The President’s Typical Day in Washington, D.C.
What does the president do in a typical day in Washington, D.C., — if such a thing exists? These days, you can actually check the president’s official schedule on the White House website. (Ain’t technology grand?)
The president’s official day begins with the President’s Daily Brief, which is a highly classified document prepared by the Director of National Intelligence. It provides the president with sensitive intelligence on international matters and events. The material is available to other very senior officials on a strictly need-to-know basis.
The president then moves into a series of meetings or events. Often, this part of his day includes a briefing by one of his Cabinet officers or White House staff. He may also have meetings with White House staff and congressional leaders concerning the President’s legislative strategy.
Most days also involve delivering remarks to one or more groups of citizens — everything from a roundtable of educators on raising high school performance, to business people on American competitiveness, to a thank-you to volunteers who responded to a natural disaster.

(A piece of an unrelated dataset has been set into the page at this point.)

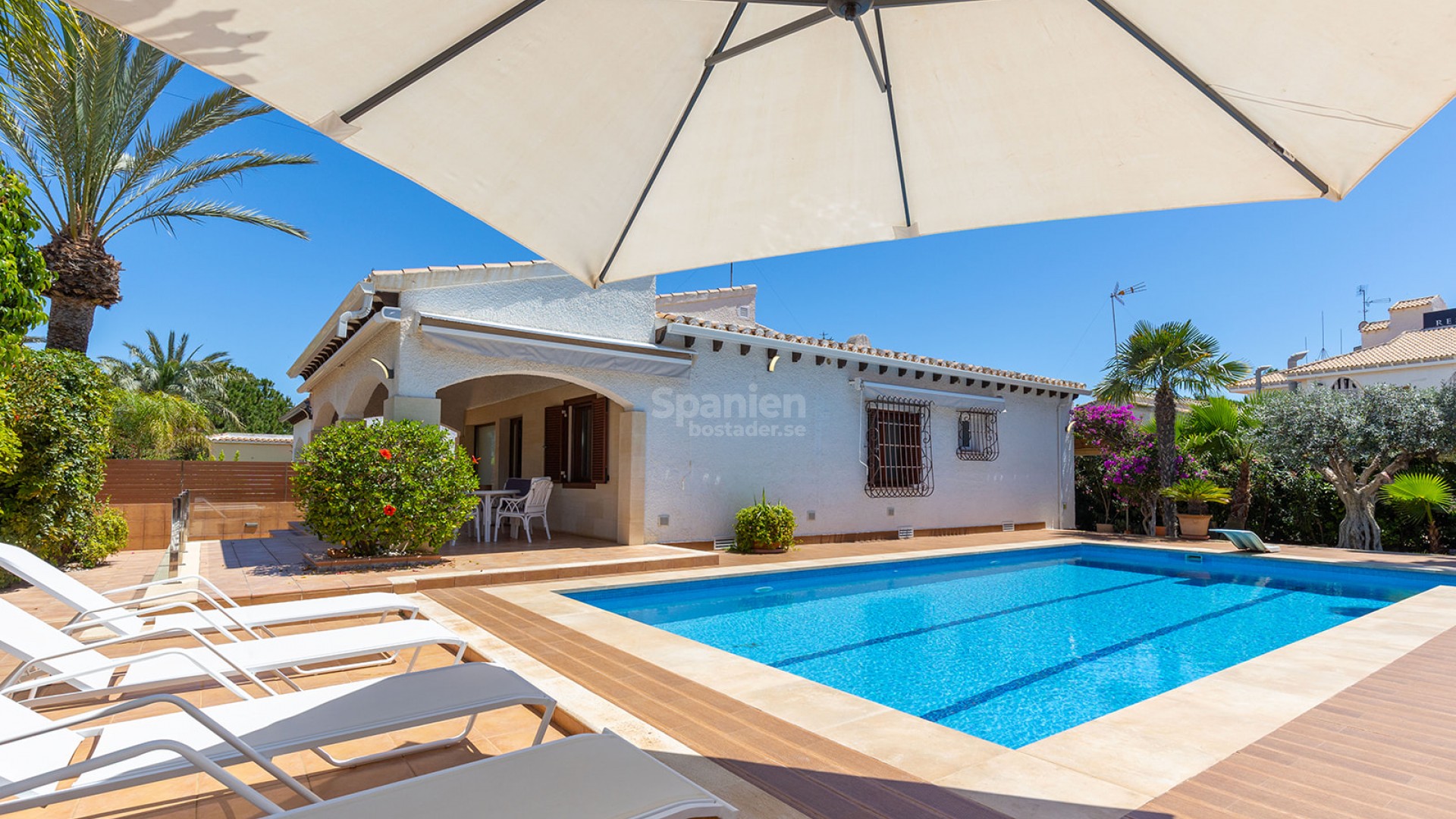 Resale - Villa -
Orihuela - Orihuela Costa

Various press events also are part of the schedule — not just formal, prime time presidential press conferences, but also press scrums at which he can deliver a quick message to the public on an individual issue or respond quickly to some press story. Other press events may include congratulating the winning World Series or Super Bowl team.
Other important events include meetings with foreign leaders, which may include hosting a state dinner (or taking the Russian president to a local hamburger joint, which President Obama did in 2010).

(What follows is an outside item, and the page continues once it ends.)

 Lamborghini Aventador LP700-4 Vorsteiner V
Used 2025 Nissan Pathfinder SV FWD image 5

The president’s out-of-town schedule is usually grueling. It runs the gamut from official visits to important allied countries, to participation in international meetings such as the United Nations General Assembly each fall, to political events in key states.

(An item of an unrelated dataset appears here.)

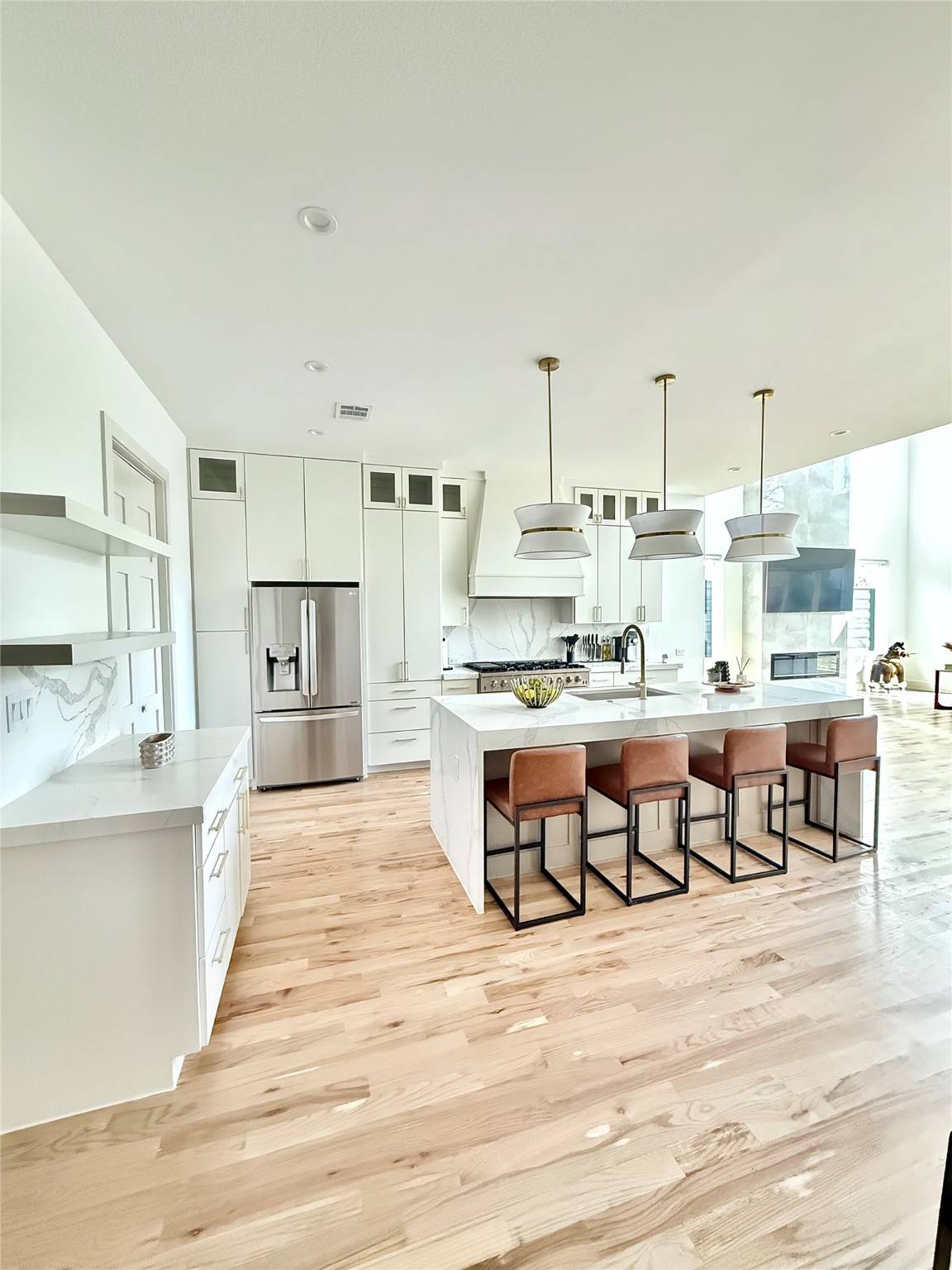Dallas, TX 75212,1930 Calypso ST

While all presidents seek to control their schedules, the sheer enormity of the issues that tend to hit the Oval Office all at once turns him into a firefighter of sorts.
Imagine a day in which the president must deal with an intelligence report of a planned terrorist attack, a crisis in the Middle East, dire financial news from Europe, a domestic hot-button issue like healthcare legislation, looming budget and national debt issues . . . Such crises all have to be dealt with pretty much at the same time, and each of them is very important and difficult.
It’s easy to understand why self-imposed (and perhaps therapeutic) presidential duties such as throwing out the first baseball on opening day work their way onto the schedule as well.